Well, we were intrigued, and so in the interests of investigative journalism we went undercover to find out more. Alright – our friend the importer bullied us into helping him out for the afternoon. His lorry of goods from Iran (drugs and guns, of course) had been cleared by customs at Dover this morning (after a journey time of 10 days), and the driver, Mr. Mahmoud, was anxious to offload so that he could go in search of a return load. Time is money in the truckers’ world (we already know that they are having a hard year), and there is always a scrabble to pick up the most profitable return load (rarely missile parts, since you are asking: usually engineering parts destined for Azerbaijan).

Anyway, this is what we found out:

  • it’s bloody hard work unloading a lorry wherein the goods haven’t been palletised: everything has to be ‘handballed’ and then re-stacked on pallets.

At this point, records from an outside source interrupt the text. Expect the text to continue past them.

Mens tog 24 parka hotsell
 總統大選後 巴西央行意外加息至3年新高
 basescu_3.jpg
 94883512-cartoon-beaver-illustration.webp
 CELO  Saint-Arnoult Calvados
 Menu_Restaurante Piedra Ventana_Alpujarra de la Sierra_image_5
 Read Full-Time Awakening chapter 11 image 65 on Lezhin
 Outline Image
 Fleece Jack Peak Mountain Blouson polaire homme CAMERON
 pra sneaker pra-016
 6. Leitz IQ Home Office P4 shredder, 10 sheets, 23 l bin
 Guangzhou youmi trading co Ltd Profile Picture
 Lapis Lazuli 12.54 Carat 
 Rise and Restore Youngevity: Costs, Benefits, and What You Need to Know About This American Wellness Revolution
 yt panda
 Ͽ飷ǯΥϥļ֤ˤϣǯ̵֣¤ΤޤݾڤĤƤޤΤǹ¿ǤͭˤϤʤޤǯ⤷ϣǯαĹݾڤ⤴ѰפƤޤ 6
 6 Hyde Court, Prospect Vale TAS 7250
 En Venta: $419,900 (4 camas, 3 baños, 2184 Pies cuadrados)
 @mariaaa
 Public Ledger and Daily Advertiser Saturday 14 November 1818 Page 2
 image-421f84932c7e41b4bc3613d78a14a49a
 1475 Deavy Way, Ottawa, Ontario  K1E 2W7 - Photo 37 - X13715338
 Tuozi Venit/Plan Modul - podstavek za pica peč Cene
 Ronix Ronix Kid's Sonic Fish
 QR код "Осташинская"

It takes 6 strong men (or 12 Londonistas) 7-8 hours to unload a 40’ lorry (that’s including two statutory tea breaks, one fried chicken break, and five minutes in every hour spent whingeing):
  • traffic wardens aren’t very understanding people, but a PCN costs less than the price of the special licence you need in order to unload on a red or yellow line (and it’s not like they can tow you, as we pointed out to the wardens – even clamping would be impossible on these beasts):
  • 40’ is very very big:
  • most lorry cargo gets sprayed with non-toxic toxic stuff in its country of origin to ensure that there are no unwanted illegal immigrants (of the 6-8 legged variety) – it makes the job of unloading really dusty and hard:
  • lorry drivers don’t need to go to the gym:
  • London may not be Tommy Trucker’s favourite city, but it is apparently a damn sight easier to navigate than most other European cities (in fact the authors of the report cited above, amazingly for a government think tank, do stress the need for tolerance and co-operation):
  • we can understand why people want to be lorry drivers when they grow up. The bunk bed, the cooker under the trailer, the toys, the power….
  • Anyway, we’re off for a Radox bath now. People do work hard for a living you know.